■ Passage shown:
************

Totally agree but as a club Celtic are still a million times bigger tha Molde and have more global appeal than the likes of Spurs and Palace, Everton etc.


----------



## Tongo (Nov 6, 2015)

Jacko_G said:



			Totally agree but as a club Celtic are still a million times bigger tha Molde and have more global appeal than the likes of Spurs and Palace, Everton etc.
		
Click to expand...

And it's that sort of bluff as to why Celtic lose against teams like Molde. From a playing standard point of view one could argue that they are similar. The Scottish league is mediocre at best. Celtic have to realise that having a global appeal doesn't make a blind bit of difference when it comes to what happens on the pitch and the players playing for the club.


----------



## Slab (Nov 6, 2015)

Jacko_G said:



			Why would I discuss someone from my work on a forum?
		
Click to expand...

Well that joke that didn't work I guess, sorry 
(although I suppose you could fit that description to Ronny too )


----------



## Tashyboy (Nov 6, 2015)

drive4show said:



			Wonder who will be the first to mention Liverpool in this thread  


oops...that'll be me then  

Click to expand...

Ronnie Klopp he's only just gone there why sack him. Give the locals a chance to nick his wheel trims before he's fired.


----------



## GreiginFife (Nov 6, 2015)

************

■ Exercise task A:
Could you rewrite the entries starting at the line that contains "for all cars" and ending at the last entry, replacing "project manager" with "team lead" and leaving everything else unchanged?

■ Records to process:
************

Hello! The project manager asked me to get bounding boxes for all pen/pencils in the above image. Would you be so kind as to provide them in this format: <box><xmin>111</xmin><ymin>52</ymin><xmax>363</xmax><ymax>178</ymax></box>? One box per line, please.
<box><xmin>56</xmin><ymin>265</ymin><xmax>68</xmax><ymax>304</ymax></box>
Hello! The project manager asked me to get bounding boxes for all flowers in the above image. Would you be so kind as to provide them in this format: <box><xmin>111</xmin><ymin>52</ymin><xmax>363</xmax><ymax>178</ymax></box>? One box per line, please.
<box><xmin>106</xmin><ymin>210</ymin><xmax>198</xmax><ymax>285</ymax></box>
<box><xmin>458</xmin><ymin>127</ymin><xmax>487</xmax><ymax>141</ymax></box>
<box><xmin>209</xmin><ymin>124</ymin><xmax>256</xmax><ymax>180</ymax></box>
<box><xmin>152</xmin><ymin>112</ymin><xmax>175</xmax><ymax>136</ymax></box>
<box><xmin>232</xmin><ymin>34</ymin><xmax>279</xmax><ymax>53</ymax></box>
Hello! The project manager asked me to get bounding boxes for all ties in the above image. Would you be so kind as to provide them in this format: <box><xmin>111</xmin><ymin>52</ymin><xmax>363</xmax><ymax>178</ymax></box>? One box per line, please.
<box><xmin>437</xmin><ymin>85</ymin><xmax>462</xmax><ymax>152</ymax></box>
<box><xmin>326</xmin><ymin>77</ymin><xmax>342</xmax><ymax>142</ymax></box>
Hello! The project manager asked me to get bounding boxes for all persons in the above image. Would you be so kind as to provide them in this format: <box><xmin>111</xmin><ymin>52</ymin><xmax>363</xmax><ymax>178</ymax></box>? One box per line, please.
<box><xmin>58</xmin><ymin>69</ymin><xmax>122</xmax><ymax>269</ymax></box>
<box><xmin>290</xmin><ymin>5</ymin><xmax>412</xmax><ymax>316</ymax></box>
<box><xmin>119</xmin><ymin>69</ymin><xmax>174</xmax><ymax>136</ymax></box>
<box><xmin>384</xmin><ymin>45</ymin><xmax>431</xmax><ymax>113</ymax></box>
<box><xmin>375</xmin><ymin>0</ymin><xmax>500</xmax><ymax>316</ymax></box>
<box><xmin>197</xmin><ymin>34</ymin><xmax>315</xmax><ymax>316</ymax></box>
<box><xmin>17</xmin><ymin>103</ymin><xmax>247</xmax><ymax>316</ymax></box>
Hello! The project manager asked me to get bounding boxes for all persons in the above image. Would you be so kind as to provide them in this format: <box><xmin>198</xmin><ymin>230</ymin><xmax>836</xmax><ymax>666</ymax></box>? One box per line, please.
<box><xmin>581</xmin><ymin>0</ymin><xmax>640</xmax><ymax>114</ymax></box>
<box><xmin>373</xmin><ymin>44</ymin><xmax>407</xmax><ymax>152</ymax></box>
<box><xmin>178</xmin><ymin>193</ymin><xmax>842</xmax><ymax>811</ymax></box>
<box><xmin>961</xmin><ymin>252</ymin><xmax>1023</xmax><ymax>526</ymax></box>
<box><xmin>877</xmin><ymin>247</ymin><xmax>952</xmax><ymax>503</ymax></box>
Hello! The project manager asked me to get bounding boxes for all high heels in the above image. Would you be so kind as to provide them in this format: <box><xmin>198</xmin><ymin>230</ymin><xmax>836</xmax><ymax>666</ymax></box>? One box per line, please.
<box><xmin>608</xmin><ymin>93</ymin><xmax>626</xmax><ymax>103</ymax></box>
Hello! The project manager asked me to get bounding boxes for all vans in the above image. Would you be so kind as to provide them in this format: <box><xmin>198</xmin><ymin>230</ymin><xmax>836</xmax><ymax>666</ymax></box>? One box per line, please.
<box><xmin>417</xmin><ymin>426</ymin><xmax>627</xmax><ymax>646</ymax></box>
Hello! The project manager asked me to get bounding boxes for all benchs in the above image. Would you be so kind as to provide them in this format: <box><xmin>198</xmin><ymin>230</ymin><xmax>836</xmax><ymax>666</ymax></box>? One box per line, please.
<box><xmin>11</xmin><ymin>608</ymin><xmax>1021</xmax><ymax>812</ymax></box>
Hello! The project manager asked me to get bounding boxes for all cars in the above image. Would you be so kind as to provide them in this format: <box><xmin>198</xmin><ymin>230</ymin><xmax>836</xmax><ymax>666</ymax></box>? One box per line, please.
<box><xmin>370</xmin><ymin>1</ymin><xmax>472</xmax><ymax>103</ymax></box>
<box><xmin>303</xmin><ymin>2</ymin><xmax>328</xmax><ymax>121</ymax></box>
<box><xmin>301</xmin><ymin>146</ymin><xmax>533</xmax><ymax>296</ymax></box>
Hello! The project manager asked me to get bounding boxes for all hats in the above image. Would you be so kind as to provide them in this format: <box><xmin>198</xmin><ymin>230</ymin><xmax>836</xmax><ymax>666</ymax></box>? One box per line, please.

************

■ Exercise task B:
Which football clubs does the forum thread name? List each one once.

■ Correct output A:
Hello! The team lead asked me to get bounding boxes for all cars in the above image. Would you be so kind as to provide them in this format: <box><xmin>198</xmin><ymin>230</ymin><xmax>836</xmax><ymax>666</ymax></box>? One box per line, please.
<box><xmin>370</xmin><ymin>1</ymin><xmax>472</xmax><ymax>103</ymax></box>
<box><xmin>303</xmin><ymin>2</ymin><xmax>328</xmax><ymax>121</ymax></box>
<box><xmin>301</xmin><ymin>146</ymin><xmax>533</xmax><ymax>296</ymax></box>
Hello! The team lead asked me to get bounding boxes for all hats in the above image. Would you be so kind as to provide them in this format: <box><xmin>198</xmin><ymin>230</ymin><xmax>836</xmax><ymax>666</ymax></box>? One box per line, please.

■ Correct output B:
Celtic
Molde
Spurs
Palace
Everton
Liverpool